5/21 Regular BOT Meeting Post 4

Professor Paul Sirvatka reports on the Storm Chasing Meterology program at COD.

We are the most comprehensive community college meterology department in the United States.. We are the only program that has a full-time faculty member.  We now have two full-time faculty members.

Professor Sirvatka discusses the courses offered in the Meteorolgy Department .

The program has a profession al website which is famous nationally and internationally.

We have our storm-chasing program. The first college in the country — now there are 30 to 40 in the country — but we started this program 27 years ago.

We have a new certificate, first of its kind in the nation on managing severe weather — courses such as climate change and emergency management.

52,000 users of the NEXLAB weather site.  A lot of traffic on the COD meteorology webpages — data that is freely accessible and a go-to website for professional meterologists.

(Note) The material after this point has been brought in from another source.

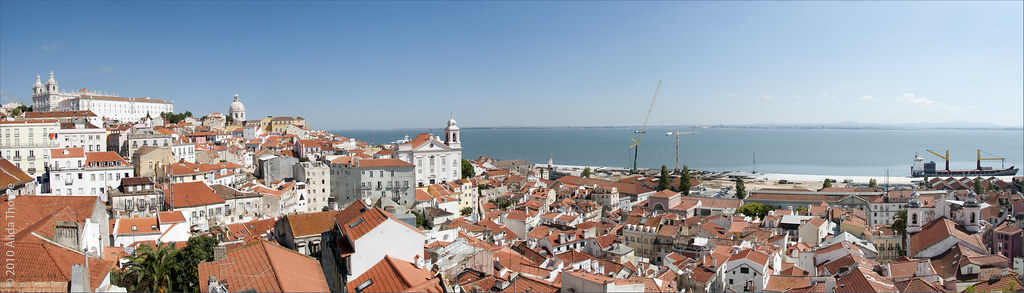 Lisbon Pano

Professor Sirvatka shows a FOX news program on the COD Meteorology Storm-Chasing program, with Tammy Souza, meteorolgist of the FOX news program.

Professor Sirvatka shows slides of COD students on the road in the college storm-chasing vehicles.

We have seen what quality does when our goal was to make students more prepared than any student who starts as a junior at another college. We already have three graduates who have PHDs. Other graduates working in the field in other places. Emergency management. COD has invested in our program and that is why it has succeeded. You can expect great things from our faculty and I am proud to be here. I have lived in Glen Ellyn all my life and I love this place.

Trustee McGuire– how safe is all of this? Have there been accidents along the way?

Sirvatka: We have had minor injuries, like hitting deer. Traffic, hail, Our goal is to get close and to observe. The storm chaser not from COD who was killed a few years ago had a different purpose.

Our vans are a mobile classroom. We have two vans. They are in radio contact with each other.

Trustee Napolitano — What professions for your graduates seek?

Sirvatka — We are aiming for a user-based program. We are talking about emergency management. Our people go into fire, police. We are reaching out to the hospitaliaty program to work on large-event preparedness. We also have computers  and programming. Meteorology is a great field that has a lot of connections with other fields.

Trustee Mazzochi — are you observing or collecting data?

Sirvatka — This year we are actually putting up weather ballons that offer data to the weather station in Norman Oklahoma. The data is available to anybody who can use it.